PROBLEM TO WORK ON. Render every line of the data below as a JSON list of strings, one string per line. Skip blank lines and leave the pictures out.

EXERCISE DATA.

<<<<

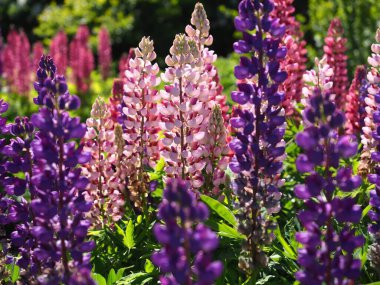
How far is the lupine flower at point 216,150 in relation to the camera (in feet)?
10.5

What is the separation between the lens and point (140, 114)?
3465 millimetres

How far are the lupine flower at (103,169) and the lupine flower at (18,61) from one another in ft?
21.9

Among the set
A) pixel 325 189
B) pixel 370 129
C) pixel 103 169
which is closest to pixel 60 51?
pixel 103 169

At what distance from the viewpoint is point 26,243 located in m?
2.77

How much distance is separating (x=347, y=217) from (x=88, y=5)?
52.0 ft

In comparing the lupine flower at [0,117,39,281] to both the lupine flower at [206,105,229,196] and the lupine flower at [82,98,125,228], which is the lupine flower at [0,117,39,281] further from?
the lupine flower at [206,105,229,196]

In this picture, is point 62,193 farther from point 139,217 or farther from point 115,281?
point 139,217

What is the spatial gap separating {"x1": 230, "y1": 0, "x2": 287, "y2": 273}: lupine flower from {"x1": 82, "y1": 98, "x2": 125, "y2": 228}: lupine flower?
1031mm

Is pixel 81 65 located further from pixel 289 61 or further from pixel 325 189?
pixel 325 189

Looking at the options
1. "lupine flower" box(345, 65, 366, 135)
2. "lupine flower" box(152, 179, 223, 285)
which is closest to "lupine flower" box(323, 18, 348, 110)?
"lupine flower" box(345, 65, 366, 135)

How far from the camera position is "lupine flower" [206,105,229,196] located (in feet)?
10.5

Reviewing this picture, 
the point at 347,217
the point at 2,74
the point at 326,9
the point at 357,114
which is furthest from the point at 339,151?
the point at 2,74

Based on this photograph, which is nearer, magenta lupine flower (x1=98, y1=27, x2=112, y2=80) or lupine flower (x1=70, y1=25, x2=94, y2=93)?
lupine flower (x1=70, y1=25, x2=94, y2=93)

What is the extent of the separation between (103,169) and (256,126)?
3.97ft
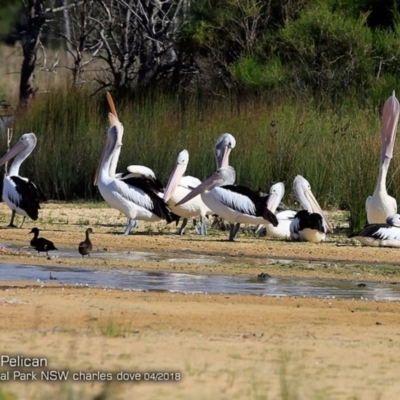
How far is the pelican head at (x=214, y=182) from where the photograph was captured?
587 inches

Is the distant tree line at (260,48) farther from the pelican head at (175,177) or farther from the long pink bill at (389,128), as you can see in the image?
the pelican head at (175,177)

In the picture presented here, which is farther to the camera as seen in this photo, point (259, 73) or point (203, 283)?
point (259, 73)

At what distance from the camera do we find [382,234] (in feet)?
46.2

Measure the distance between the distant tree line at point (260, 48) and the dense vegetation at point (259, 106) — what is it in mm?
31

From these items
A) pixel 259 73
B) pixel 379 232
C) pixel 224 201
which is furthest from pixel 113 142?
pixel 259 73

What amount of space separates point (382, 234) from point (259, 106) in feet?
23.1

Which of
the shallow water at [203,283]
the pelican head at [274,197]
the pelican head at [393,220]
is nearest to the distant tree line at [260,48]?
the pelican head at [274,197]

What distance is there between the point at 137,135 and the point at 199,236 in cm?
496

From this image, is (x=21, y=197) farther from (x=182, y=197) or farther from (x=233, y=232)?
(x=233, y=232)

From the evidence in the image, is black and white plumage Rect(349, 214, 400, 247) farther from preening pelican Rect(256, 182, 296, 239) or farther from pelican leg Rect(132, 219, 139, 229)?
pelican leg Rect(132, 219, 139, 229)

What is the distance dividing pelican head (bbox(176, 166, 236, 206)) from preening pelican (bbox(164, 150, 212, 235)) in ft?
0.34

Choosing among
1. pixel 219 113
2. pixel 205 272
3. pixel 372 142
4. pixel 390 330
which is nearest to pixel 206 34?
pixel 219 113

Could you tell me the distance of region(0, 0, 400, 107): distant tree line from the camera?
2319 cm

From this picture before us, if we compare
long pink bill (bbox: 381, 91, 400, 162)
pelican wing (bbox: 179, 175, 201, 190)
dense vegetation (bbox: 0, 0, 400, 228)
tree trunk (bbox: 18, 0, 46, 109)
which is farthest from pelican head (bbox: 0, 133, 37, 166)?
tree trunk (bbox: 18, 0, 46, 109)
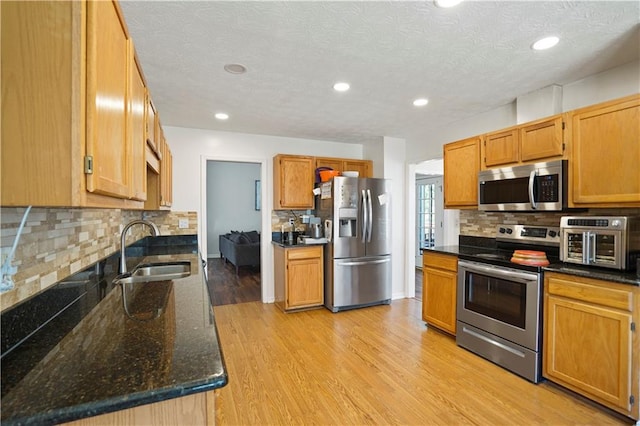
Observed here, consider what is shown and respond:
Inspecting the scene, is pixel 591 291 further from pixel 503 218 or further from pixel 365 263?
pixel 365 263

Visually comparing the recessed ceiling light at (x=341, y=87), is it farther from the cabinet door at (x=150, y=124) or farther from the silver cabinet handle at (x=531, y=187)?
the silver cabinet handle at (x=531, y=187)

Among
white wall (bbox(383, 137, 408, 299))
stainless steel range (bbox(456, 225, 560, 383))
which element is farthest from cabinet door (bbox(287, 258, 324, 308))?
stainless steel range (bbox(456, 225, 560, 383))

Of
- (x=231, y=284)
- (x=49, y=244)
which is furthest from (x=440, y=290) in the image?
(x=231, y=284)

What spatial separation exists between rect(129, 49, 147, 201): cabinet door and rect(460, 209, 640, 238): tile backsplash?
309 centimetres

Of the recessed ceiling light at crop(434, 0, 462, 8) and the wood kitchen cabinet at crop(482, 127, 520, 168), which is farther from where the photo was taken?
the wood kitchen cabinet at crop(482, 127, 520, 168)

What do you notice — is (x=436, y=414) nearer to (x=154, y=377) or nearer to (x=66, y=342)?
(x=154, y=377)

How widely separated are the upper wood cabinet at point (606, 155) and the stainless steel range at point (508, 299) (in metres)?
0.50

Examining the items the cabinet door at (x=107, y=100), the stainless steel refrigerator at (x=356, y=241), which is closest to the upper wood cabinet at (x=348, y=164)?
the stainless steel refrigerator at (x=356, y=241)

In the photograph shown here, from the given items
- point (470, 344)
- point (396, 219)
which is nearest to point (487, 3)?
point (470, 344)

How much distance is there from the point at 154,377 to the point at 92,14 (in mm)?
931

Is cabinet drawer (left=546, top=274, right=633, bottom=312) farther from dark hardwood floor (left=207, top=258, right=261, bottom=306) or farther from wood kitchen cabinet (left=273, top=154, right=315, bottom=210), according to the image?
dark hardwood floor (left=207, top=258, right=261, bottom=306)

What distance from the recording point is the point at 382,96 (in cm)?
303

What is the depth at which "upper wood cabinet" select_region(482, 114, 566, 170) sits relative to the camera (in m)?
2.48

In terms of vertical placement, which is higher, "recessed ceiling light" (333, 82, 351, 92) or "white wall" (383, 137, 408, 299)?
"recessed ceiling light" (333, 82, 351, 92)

>>>>

EXERCISE SOLUTION.
[
  "How far is the lupine flower at point 216,150 in relation to the camera (in feet)?",
  "10.5",
  "What is the separation between the lens and point (140, 114)?",
  "3465 millimetres",
  "How far are the lupine flower at (103,169) and the lupine flower at (18,61) from one another in ft?",
  "21.9",
  "Among the set",
  "A) pixel 325 189",
  "B) pixel 370 129",
  "C) pixel 103 169",
  "which is closest to pixel 60 51?",
  "pixel 103 169",
  "At what distance from the viewpoint is point 26,243 located in m?",
  "2.77",
  "How much distance is separating (x=347, y=217) from (x=88, y=5)?",
  "52.0 ft",
  "In comparing the lupine flower at [0,117,39,281] to both the lupine flower at [206,105,229,196] and the lupine flower at [82,98,125,228], which is the lupine flower at [0,117,39,281] further from?",
  "the lupine flower at [206,105,229,196]",
  "In this picture, is point 62,193 farther from point 139,217 or farther from point 115,281?",
  "point 139,217",
  "What is the spatial gap separating {\"x1\": 230, \"y1\": 0, \"x2\": 287, \"y2\": 273}: lupine flower from {\"x1\": 82, \"y1\": 98, \"x2\": 125, \"y2\": 228}: lupine flower?",
  "1031mm",
  "Is pixel 81 65 located further from pixel 289 61 or further from pixel 325 189?",
  "pixel 325 189",
  "Looking at the options",
  "1. \"lupine flower\" box(345, 65, 366, 135)",
  "2. \"lupine flower\" box(152, 179, 223, 285)",
  "which is closest to \"lupine flower\" box(323, 18, 348, 110)?",
  "\"lupine flower\" box(345, 65, 366, 135)",
  "How far from the camera position is \"lupine flower\" [206,105,229,196] located (in feet)?",
  "10.5",
  "Reviewing this picture, ",
  "the point at 347,217",
  "the point at 2,74",
  "the point at 326,9",
  "the point at 357,114",
  "which is furthest from the point at 339,151?",
  "the point at 2,74",
  "Based on this photograph, which is nearer, magenta lupine flower (x1=98, y1=27, x2=112, y2=80) or lupine flower (x1=70, y1=25, x2=94, y2=93)?",
  "lupine flower (x1=70, y1=25, x2=94, y2=93)",
  "What is the extent of the separation between (103,169) and (256,126)?",
  "3.97ft",
  "How far is the pelican head at (x=214, y=182) from where the photograph was captured?",
  "587 inches",
  "Is the distant tree line at (260,48) farther from the pelican head at (175,177) or farther from the long pink bill at (389,128), as you can see in the image?",
  "the pelican head at (175,177)",
  "In the picture presented here, which is farther to the camera as seen in this photo, point (259, 73) or point (203, 283)?",
  "point (259, 73)",
  "At what distance from the camera do we find [382,234] (in feet)?",
  "46.2",
  "Measure the distance between the distant tree line at point (260, 48) and the dense vegetation at point (259, 106) — what is it in mm?",
  "31",
  "From these items",
  "A) pixel 259 73",
  "B) pixel 379 232",
  "C) pixel 224 201",
  "which is furthest from pixel 113 142?",
  "pixel 259 73",
  "What amount of space separates point (382, 234) from point (259, 106) in feet?",
  "23.1",
  "Which of",
  "the shallow water at [203,283]",
  "the pelican head at [274,197]",
  "the pelican head at [393,220]",
  "is nearest to the distant tree line at [260,48]?",
  "the pelican head at [274,197]",
  "What distance is there between the point at 137,135 and the point at 199,236 in cm?",
  "496",
  "From this image, is (x=21, y=197) farther from (x=182, y=197) or farther from (x=233, y=232)?",
  "(x=233, y=232)",
  "From the evidence in the image, is black and white plumage Rect(349, 214, 400, 247) farther from preening pelican Rect(256, 182, 296, 239) or farther from pelican leg Rect(132, 219, 139, 229)?",
  "pelican leg Rect(132, 219, 139, 229)",
  "What is the distance dividing pelican head (bbox(176, 166, 236, 206)) from preening pelican (bbox(164, 150, 212, 235)) in ft?",
  "0.34",
  "Choosing among",
  "1. pixel 219 113",
  "2. pixel 205 272",
  "3. pixel 372 142",
  "4. pixel 390 330",
  "which is nearest to pixel 206 34?",
  "pixel 219 113",
  "Could you tell me the distance of region(0, 0, 400, 107): distant tree line from the camera?",
  "2319 cm",
  "From this picture before us, if we compare",
  "long pink bill (bbox: 381, 91, 400, 162)",
  "pelican wing (bbox: 179, 175, 201, 190)",
  "dense vegetation (bbox: 0, 0, 400, 228)",
  "tree trunk (bbox: 18, 0, 46, 109)",
  "which is farthest from pelican head (bbox: 0, 133, 37, 166)?",
  "tree trunk (bbox: 18, 0, 46, 109)",
  "Observed here, consider what is shown and respond:",
  "Inspecting the scene, is pixel 591 291 further from pixel 503 218 or further from pixel 365 263?",
  "pixel 365 263",
  "Visually comparing the recessed ceiling light at (x=341, y=87), is it farther from the cabinet door at (x=150, y=124) or farther from the silver cabinet handle at (x=531, y=187)?",
  "the silver cabinet handle at (x=531, y=187)",
  "Among",
  "white wall (bbox(383, 137, 408, 299))",
  "stainless steel range (bbox(456, 225, 560, 383))",
  "which element is farthest from cabinet door (bbox(287, 258, 324, 308))?",
  "stainless steel range (bbox(456, 225, 560, 383))",
  "Of",
  "- (x=231, y=284)",
  "- (x=49, y=244)",
  "which is furthest from (x=440, y=290) in the image?",
  "(x=231, y=284)",
  "What spatial separation exists between rect(129, 49, 147, 201): cabinet door and rect(460, 209, 640, 238): tile backsplash?",
  "309 centimetres",
  "Of the recessed ceiling light at crop(434, 0, 462, 8) and the wood kitchen cabinet at crop(482, 127, 520, 168), which is farther from where the photo was taken?",
  "the wood kitchen cabinet at crop(482, 127, 520, 168)",
  "What do you notice — is (x=436, y=414) nearer to (x=154, y=377) or nearer to (x=66, y=342)?",
  "(x=154, y=377)",
  "How widely separated are the upper wood cabinet at point (606, 155) and the stainless steel range at point (508, 299) (in metres)?",
  "0.50",
  "Examining the items the cabinet door at (x=107, y=100), the stainless steel refrigerator at (x=356, y=241), which is closest to the upper wood cabinet at (x=348, y=164)?",
  "the stainless steel refrigerator at (x=356, y=241)",
  "In the photograph shown here, from the given items",
  "- point (470, 344)",
  "- point (396, 219)",
  "which is nearest to point (487, 3)?",
  "point (470, 344)",
  "How much distance is there from the point at 154,377 to the point at 92,14 (in mm)?",
  "931",
  "Is cabinet drawer (left=546, top=274, right=633, bottom=312) farther from dark hardwood floor (left=207, top=258, right=261, bottom=306) or farther from wood kitchen cabinet (left=273, top=154, right=315, bottom=210), according to the image?",
  "dark hardwood floor (left=207, top=258, right=261, bottom=306)",
  "What distance from the recording point is the point at 382,96 (in cm)?",
  "303",
  "What is the depth at which \"upper wood cabinet\" select_region(482, 114, 566, 170) sits relative to the camera (in m)?",
  "2.48",
  "In terms of vertical placement, which is higher, \"recessed ceiling light\" (333, 82, 351, 92) or \"white wall\" (383, 137, 408, 299)?",
  "\"recessed ceiling light\" (333, 82, 351, 92)"
]